WORK TO COMPLETE:
**A.** From the blog post on police mental health, quote the passage starting with "Given this worrying" and going on through "compounding these pressures.".
**B.** Continue the blog post on police mental health from the point where it ends.

PAGE:
— start —

Is a mental health dam in policing starting to crack?

Blog post
Related Theme: Mental health

Is a mental health dam in policing starting to crack?

This week, Flint House police treatment centre in Oxfordshire (temporarily) closed its doors to officers seeking psychological support, citing spiralling waiting lists in the face of financial and staffing pressures and growing demand for their services.

Given this worrying news, it seems timely to ask what is happening to the welfare and particularly mental health of police officers and staff, and how well the service understands them and is able to respond.

There is growing evidence of the mental health and welfare price paid by police officers and staff resulting from the nature of their roles. There are also signs that the realities of doing more with less’ under austerity, along with a host of other factors from leadership to media criticism, are compounding these pressures.

Last year the Police Dependents’ Trust published the results of a survey of almost 11,000 officers and staff, 16 per cent of whom had taken at least a week off in the previous five years due to Post Traumatic Stress Disorder (PTSD), while anxiety (42 per cent) and depression (37 per cent) were the most common reasons for an absence of a week or more. More than half of the injuries reported in the study were psychological.

— end —

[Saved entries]
— start —

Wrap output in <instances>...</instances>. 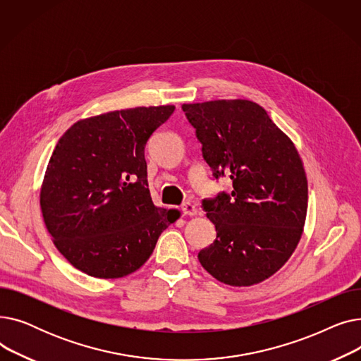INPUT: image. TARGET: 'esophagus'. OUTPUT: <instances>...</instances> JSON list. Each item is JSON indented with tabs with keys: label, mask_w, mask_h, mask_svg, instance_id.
<instances>
[{
	"label": "esophagus",
	"mask_w": 361,
	"mask_h": 361,
	"mask_svg": "<svg viewBox=\"0 0 361 361\" xmlns=\"http://www.w3.org/2000/svg\"><path fill=\"white\" fill-rule=\"evenodd\" d=\"M181 212L187 216H195L197 214V207L192 202H184L181 206Z\"/></svg>",
	"instance_id": "esophagus-1"
}]
</instances>
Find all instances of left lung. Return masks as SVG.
<instances>
[{
  "instance_id": "obj_1",
  "label": "left lung",
  "mask_w": 361,
  "mask_h": 361,
  "mask_svg": "<svg viewBox=\"0 0 361 361\" xmlns=\"http://www.w3.org/2000/svg\"><path fill=\"white\" fill-rule=\"evenodd\" d=\"M202 157L214 180L228 176L233 192L203 199L216 231L199 252L218 281L249 287L274 275L301 237L307 212V180L291 140L252 101L184 104Z\"/></svg>"
}]
</instances>
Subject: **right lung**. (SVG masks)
<instances>
[{
    "mask_svg": "<svg viewBox=\"0 0 361 361\" xmlns=\"http://www.w3.org/2000/svg\"><path fill=\"white\" fill-rule=\"evenodd\" d=\"M173 105L112 111L74 123L49 159L41 207L55 247L94 278L137 271L178 218L159 209L147 185L145 146Z\"/></svg>",
    "mask_w": 361,
    "mask_h": 361,
    "instance_id": "right-lung-1",
    "label": "right lung"
}]
</instances>
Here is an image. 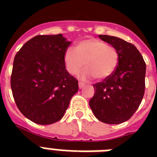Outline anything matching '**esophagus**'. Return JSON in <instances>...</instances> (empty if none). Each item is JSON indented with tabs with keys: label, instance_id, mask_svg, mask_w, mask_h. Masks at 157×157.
<instances>
[{
	"label": "esophagus",
	"instance_id": "34e87169",
	"mask_svg": "<svg viewBox=\"0 0 157 157\" xmlns=\"http://www.w3.org/2000/svg\"><path fill=\"white\" fill-rule=\"evenodd\" d=\"M84 83H82V82H79V89H82L84 87Z\"/></svg>",
	"mask_w": 157,
	"mask_h": 157
}]
</instances>
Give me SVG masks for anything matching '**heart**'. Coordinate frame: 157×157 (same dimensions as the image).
I'll return each mask as SVG.
<instances>
[{
	"instance_id": "b5f03b06",
	"label": "heart",
	"mask_w": 157,
	"mask_h": 157,
	"mask_svg": "<svg viewBox=\"0 0 157 157\" xmlns=\"http://www.w3.org/2000/svg\"><path fill=\"white\" fill-rule=\"evenodd\" d=\"M65 66L71 75L83 68L79 77L87 81L94 76L98 80L109 77L118 64V53L112 46L98 39H86L76 43L75 50L67 49L63 55Z\"/></svg>"
}]
</instances>
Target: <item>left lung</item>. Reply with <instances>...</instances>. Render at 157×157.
Returning a JSON list of instances; mask_svg holds the SVG:
<instances>
[{
    "label": "left lung",
    "instance_id": "8db88e82",
    "mask_svg": "<svg viewBox=\"0 0 157 157\" xmlns=\"http://www.w3.org/2000/svg\"><path fill=\"white\" fill-rule=\"evenodd\" d=\"M98 37L117 50L118 64L109 77L94 85L90 107L100 121L121 124L134 115L144 98L146 63L134 45L112 36Z\"/></svg>",
    "mask_w": 157,
    "mask_h": 157
}]
</instances>
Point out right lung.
<instances>
[{
    "mask_svg": "<svg viewBox=\"0 0 157 157\" xmlns=\"http://www.w3.org/2000/svg\"><path fill=\"white\" fill-rule=\"evenodd\" d=\"M71 41L62 34L36 36L16 54L11 75V90L22 114L39 124L59 121L78 81L66 70L63 55Z\"/></svg>",
    "mask_w": 157,
    "mask_h": 157,
    "instance_id": "1",
    "label": "right lung"
}]
</instances>
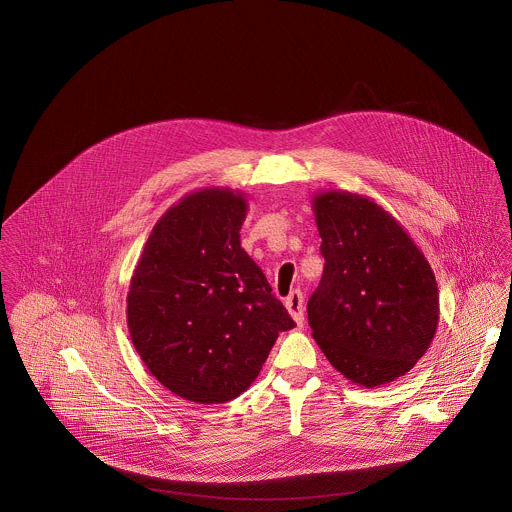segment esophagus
I'll return each instance as SVG.
<instances>
[{
  "instance_id": "1",
  "label": "esophagus",
  "mask_w": 512,
  "mask_h": 512,
  "mask_svg": "<svg viewBox=\"0 0 512 512\" xmlns=\"http://www.w3.org/2000/svg\"><path fill=\"white\" fill-rule=\"evenodd\" d=\"M305 299H303V293L301 291H293L287 301H285V307L289 310V314L293 316V320L301 326L303 320H305Z\"/></svg>"
}]
</instances>
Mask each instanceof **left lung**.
Wrapping results in <instances>:
<instances>
[{
  "label": "left lung",
  "mask_w": 512,
  "mask_h": 512,
  "mask_svg": "<svg viewBox=\"0 0 512 512\" xmlns=\"http://www.w3.org/2000/svg\"><path fill=\"white\" fill-rule=\"evenodd\" d=\"M310 205L326 261L308 301L312 338L334 370L360 388L406 376L439 324L429 261L406 227L372 198L320 190Z\"/></svg>",
  "instance_id": "1"
}]
</instances>
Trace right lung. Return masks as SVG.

— end —

OUTPUTS IN ORDER:
**A.**
Given this worrying news, it seems timely to ask what is happening to the welfare and particularly mental health of police officers and staff, and how well the service understands them and is able to respond.

There is growing evidence of the mental health and welfare price paid by police officers and staff resulting from the nature of their roles. There are also signs that the realities of doing more with less’ under austerity, along with a host of other factors from leadership to media criticism, are compounding these pressures.

**B.**
The recent Police Federation survey of officer welfare revealed that 80 per cent of respondents admitted to experiencing stress, low mood, anxiety, or other mental health and wellbeing issues in the previous year, and 85 per cent felt there aren’t enough officers to meet demand.

Meanwhile, data from the MPS reportedly show a 15 per cent rise in working days lost to mental health issues between 2014/15 and 2015/16, with mental health accounting for a growing proportion of all sick leave (up from 15 to 19 per cent over the year).

At the same time, as I have shown elsewhere, the shrinking police workforce has been getting older and, under pension reforms, is likely to work longer.

On the other hand, a very positive trend is the way the stigma of admitting to mental health issues in policing (and wider society) is starting to lift, seen most recently in the candour of serving and former officers around the #timetotalk mental health campaign.

I suspect this trend will only increase in policing, particularly if more senior figures show leadership by admitting to their own experiences of mental ill health. Judging by the early details, the publication of Metropolitan Police Chief Superintendent John Sutherland’s forthcoming memoire Blue may well mark a watershed in this regard.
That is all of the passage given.